This dress was inspired by a number of old photographs of 1860s dresses. Not sure how authentic the alterations would be.
Each step that involves sewing seams that are not done on the mock-up will have a note at the bottom. The top button hole will be horizontal while the others will be vertical.
I've always wanted to make a historical dress, now I know where to start! If you're wearing your corset as a foundation piece, the weather may not permit an additional layer between it and your skin. I was wondering (because I can barely afford one corset for training at the moment, let alone another for changing them out) if I wear something under my corset, and let it air out every night, will I be able to wear it every day for 12 hour periods at a time? Click near the bottom of the image. Hanging seems too likely to distort the fit and undo some of the shaping a corset gets from breaking in. Go through all steps (2-12) again, but this time sew with the real fabric and matching thread, completing all steps carefully. To keep laces secure and out of the way, tuck the ends into the bottom of your corset. If you would like to make sure that it's sitting exactly the same way it will when you sew the final bodice, sew on the button lining, the yoke and buttons and stitch the button holes (see the next two steps for instructions). Start by cutting out the sleeve piece and the cuff piece. Fold under cuff edge (to form a hem) in line with seam and hand stitch to finish the cuff off, making sure all the seams are hidden inside the cuff. It's always easier to cut them shorter, though, so it's safer to err on the side of “too long,” otherwise it may become difficult to put your corset on. Measure the front, sides and back. There are 11 measurements needed to draft the Bodice Block Back.

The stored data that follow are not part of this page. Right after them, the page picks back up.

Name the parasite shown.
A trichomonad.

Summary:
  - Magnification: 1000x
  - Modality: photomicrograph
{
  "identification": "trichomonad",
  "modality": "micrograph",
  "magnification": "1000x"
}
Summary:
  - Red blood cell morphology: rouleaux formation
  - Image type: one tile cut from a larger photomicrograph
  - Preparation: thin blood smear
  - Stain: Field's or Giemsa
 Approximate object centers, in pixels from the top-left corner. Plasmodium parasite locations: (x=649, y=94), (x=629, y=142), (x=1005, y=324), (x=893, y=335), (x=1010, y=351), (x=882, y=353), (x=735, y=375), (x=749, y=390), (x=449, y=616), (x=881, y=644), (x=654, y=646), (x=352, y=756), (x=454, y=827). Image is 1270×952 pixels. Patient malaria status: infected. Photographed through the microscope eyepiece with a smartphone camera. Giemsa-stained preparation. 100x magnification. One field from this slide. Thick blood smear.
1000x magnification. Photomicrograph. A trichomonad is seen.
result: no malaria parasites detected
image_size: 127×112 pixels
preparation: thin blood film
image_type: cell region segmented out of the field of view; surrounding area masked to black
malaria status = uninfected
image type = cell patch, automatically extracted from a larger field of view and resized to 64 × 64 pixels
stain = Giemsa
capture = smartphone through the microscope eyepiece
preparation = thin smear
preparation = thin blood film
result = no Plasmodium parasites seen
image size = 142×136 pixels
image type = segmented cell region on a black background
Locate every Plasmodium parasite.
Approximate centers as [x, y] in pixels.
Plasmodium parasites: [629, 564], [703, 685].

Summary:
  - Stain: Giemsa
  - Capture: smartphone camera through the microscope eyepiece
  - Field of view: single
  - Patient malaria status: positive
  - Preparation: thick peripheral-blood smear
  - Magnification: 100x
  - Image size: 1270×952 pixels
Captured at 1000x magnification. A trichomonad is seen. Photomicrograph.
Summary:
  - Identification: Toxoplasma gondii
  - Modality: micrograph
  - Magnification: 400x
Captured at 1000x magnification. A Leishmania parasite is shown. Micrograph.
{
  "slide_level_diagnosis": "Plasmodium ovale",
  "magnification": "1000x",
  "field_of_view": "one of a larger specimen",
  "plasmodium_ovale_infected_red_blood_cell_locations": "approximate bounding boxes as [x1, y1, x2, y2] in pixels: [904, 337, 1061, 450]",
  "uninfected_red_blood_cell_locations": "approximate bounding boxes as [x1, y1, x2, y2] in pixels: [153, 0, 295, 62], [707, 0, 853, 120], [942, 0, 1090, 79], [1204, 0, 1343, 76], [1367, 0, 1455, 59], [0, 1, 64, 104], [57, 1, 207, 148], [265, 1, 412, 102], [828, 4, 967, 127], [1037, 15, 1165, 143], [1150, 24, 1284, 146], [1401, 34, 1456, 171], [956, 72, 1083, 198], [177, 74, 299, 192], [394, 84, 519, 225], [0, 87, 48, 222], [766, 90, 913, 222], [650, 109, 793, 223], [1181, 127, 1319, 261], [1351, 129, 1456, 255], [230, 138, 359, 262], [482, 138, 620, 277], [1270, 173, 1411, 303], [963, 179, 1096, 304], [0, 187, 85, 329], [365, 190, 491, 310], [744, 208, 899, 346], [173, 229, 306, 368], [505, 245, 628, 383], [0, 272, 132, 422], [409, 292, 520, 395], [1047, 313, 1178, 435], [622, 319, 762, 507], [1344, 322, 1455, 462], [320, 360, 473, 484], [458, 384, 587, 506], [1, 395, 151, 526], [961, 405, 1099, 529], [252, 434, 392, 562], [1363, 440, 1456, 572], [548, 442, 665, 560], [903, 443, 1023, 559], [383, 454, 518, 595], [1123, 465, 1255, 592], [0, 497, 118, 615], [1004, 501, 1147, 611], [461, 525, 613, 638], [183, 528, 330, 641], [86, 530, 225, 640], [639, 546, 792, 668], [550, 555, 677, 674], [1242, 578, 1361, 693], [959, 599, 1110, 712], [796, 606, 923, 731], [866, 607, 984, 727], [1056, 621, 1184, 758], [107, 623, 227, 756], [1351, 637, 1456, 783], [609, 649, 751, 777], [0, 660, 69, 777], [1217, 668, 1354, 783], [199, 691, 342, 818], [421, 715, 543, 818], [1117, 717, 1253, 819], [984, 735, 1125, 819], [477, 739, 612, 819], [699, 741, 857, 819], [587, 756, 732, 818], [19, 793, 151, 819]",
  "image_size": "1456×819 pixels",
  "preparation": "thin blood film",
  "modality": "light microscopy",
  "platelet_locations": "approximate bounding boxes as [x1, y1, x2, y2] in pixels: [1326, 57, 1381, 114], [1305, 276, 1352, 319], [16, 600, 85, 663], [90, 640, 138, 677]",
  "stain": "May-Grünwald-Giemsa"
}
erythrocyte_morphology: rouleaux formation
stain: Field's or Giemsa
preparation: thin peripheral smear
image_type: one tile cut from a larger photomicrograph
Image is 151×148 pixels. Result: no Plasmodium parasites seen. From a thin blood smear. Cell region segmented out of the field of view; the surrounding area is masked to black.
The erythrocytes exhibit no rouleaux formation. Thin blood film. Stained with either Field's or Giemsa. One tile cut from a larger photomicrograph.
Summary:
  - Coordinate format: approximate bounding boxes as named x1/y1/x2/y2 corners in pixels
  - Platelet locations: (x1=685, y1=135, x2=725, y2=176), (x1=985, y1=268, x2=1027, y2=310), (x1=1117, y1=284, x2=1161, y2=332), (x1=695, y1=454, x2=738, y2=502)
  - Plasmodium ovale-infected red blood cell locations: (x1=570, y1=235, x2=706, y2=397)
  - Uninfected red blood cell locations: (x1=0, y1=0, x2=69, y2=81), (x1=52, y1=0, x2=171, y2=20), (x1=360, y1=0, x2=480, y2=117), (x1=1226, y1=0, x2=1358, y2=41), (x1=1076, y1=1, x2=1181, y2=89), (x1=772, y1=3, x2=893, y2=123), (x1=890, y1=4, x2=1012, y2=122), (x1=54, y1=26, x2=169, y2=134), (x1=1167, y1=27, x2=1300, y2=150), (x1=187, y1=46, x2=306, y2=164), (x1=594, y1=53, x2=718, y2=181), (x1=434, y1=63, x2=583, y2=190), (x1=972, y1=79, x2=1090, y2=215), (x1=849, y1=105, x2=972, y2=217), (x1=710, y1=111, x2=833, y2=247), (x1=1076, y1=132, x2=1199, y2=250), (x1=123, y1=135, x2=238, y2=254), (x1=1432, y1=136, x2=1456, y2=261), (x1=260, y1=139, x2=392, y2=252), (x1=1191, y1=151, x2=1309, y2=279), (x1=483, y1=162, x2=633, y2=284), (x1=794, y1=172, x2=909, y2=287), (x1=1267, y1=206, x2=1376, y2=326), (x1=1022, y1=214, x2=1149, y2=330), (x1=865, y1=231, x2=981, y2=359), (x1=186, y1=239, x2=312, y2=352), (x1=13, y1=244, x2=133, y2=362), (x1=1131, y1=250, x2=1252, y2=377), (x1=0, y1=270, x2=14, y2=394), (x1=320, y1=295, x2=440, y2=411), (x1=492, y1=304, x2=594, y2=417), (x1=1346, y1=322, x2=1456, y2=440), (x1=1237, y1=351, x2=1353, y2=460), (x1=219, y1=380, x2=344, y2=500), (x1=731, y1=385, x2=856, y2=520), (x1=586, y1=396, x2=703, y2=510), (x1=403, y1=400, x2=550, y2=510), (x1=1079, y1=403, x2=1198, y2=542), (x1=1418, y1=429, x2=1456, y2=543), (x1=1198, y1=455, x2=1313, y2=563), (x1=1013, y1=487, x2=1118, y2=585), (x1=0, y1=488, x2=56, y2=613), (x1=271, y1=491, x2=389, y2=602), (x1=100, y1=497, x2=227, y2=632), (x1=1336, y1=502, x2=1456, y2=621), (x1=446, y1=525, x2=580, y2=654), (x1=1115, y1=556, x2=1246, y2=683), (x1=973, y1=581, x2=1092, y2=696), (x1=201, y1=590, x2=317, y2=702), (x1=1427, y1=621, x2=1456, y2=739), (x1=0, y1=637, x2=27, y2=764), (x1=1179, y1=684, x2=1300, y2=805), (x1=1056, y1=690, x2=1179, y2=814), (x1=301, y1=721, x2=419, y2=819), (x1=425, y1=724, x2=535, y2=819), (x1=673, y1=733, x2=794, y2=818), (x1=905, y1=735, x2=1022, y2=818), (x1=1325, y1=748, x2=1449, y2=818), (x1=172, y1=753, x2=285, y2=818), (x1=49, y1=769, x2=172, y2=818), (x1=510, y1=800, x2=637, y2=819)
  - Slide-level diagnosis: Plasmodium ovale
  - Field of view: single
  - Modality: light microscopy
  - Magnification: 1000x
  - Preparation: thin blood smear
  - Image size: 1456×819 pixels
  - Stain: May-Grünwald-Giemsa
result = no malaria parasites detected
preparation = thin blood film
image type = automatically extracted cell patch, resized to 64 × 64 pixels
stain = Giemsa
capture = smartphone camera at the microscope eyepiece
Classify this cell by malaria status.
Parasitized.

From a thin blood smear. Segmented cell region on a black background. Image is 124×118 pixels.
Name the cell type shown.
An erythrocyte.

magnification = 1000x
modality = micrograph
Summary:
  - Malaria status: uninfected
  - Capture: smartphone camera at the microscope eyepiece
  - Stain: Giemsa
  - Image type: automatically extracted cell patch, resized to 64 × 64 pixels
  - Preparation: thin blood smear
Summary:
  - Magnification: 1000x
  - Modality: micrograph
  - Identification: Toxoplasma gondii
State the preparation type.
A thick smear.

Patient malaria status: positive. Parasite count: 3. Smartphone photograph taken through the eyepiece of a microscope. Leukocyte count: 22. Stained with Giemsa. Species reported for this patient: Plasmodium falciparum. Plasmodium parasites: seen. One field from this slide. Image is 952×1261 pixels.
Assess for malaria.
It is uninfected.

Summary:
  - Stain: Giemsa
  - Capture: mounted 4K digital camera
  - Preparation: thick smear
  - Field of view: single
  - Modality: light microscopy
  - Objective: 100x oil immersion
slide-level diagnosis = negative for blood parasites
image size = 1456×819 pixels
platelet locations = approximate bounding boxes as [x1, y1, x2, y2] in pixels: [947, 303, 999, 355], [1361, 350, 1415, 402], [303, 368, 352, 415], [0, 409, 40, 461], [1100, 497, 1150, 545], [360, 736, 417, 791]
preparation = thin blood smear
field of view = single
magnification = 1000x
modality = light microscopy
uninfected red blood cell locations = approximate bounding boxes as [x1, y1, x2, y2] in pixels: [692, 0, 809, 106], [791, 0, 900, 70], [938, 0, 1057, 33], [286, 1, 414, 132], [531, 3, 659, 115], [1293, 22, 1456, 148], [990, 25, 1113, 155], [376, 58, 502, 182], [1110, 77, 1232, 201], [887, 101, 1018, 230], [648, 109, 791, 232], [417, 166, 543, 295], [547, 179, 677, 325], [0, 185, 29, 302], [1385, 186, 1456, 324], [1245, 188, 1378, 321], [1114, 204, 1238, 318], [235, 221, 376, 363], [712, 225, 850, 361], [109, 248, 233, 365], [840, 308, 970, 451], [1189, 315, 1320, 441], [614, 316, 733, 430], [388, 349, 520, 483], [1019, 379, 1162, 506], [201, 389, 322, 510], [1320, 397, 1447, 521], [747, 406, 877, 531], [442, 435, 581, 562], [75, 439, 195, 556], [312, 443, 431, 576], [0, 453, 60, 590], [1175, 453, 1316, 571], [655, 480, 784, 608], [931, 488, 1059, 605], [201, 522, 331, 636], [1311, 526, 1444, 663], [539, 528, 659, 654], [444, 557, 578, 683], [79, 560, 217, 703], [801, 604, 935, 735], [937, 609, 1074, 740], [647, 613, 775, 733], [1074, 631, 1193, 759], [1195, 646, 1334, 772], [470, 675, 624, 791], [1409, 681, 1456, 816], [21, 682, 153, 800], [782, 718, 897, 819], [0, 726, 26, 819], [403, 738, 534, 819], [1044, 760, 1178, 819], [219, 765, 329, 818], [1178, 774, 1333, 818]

This Dagger is a companion to the Faith keeper Sword, the high-carbon steel diamond cross-section blade on this dagger has a pierced cross of the Knights Templar at its ricasso. There are 12 measurements needed to draft the Bodice Front. Drape it over a hanger or the back of a chair. I used four rectangular panels the width of the fabric (110 cm) for the skirt, but if you aren't going to wear a crinoline underneath, there is no need to make it that full.
I used a pen instead of chalk to mark the dots so they wouldn't rub off as I worked around the whole skirt. Zigzag stitch (or overlock) the two sides of the sleeve then sew up the side of the sleeve (right sides together), but stop when you reach about 7 cm from the bottom.
They do take much more detailed measurements of the people who use the machine, and sell this on to the Fashion Industry.
This is VERY important. Pin the facing onto the bodice (right sides together), then sew around the neckline.
(Make sure the waistband is also folded up behind the bodice piece so that you will not see the seam you are about to sew from the right side of the dress.).
Line up the bodice to the skirt (right sides together) and pull the cords in the cartridge pleating such that the skirt fits the bottom edge of the bodice.
Do you maybe have your dimensions on your patterns at all? The bottom of the waist band should be open.